** Opening INFORMATION SHOWN block **
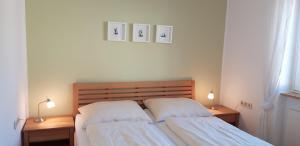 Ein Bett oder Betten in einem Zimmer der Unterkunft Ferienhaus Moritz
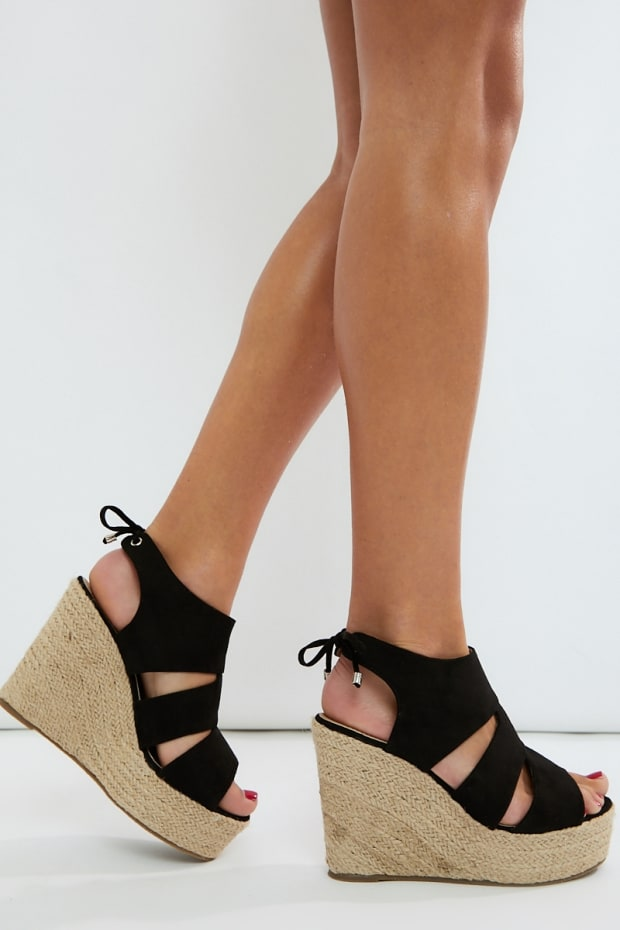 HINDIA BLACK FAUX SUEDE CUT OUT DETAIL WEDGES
** Closing INFORMATION SHOWN block **
** Opening INFORMATION SHOWN block **
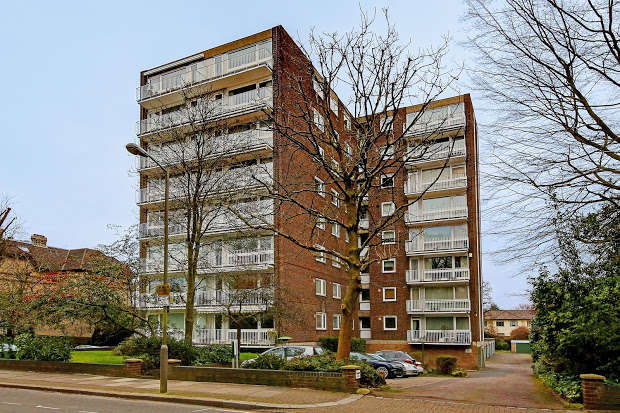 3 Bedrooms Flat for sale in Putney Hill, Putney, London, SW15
** Closing INFORMATION SHOWN block **
** Opening INFORMATION SHOWN block **
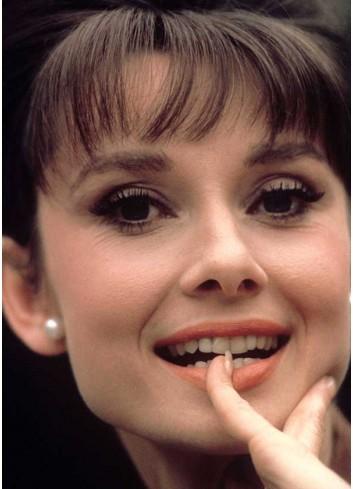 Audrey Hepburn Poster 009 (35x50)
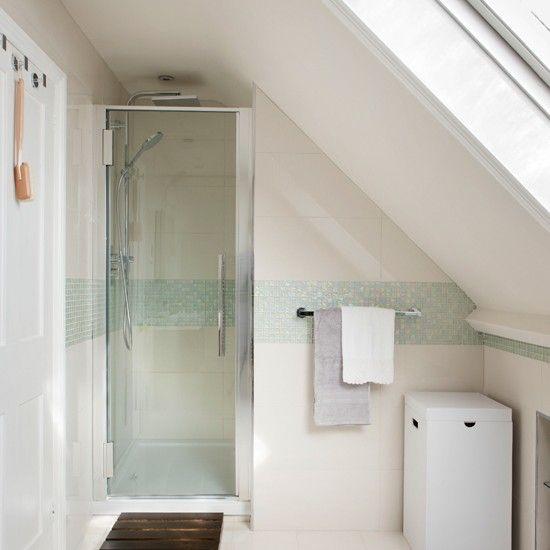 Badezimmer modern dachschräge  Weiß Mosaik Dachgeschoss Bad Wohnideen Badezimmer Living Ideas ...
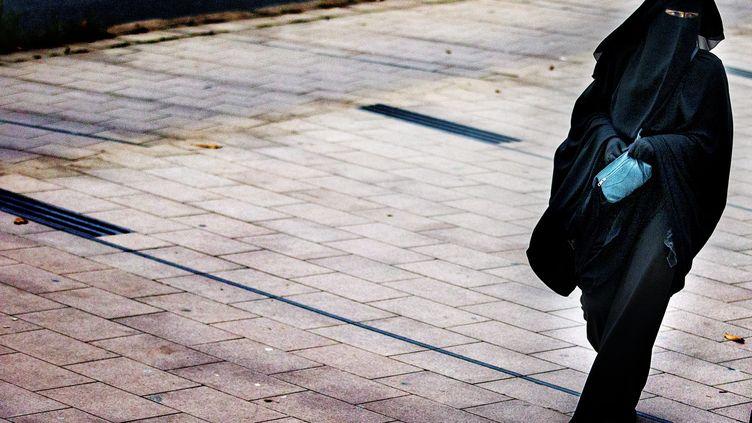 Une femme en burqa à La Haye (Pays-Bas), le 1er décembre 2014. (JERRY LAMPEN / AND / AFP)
** Closing INFORMATION SHOWN block **
> _TASK DESCRIPTION_: Though the entries above contain pictures, none should be copied; reproduce only the lines between the one holding "Ein Bett oder" and the one holding "HINDIA BLACK FAUX", inclusive, exactly as written.

> _RESPONSE BOX_:
 Ein Bett oder Betten in einem Zimmer der Unterkunft Ferienhaus Moritz
 HINDIA BLACK FAUX SUEDE CUT OUT DETAIL WEDGES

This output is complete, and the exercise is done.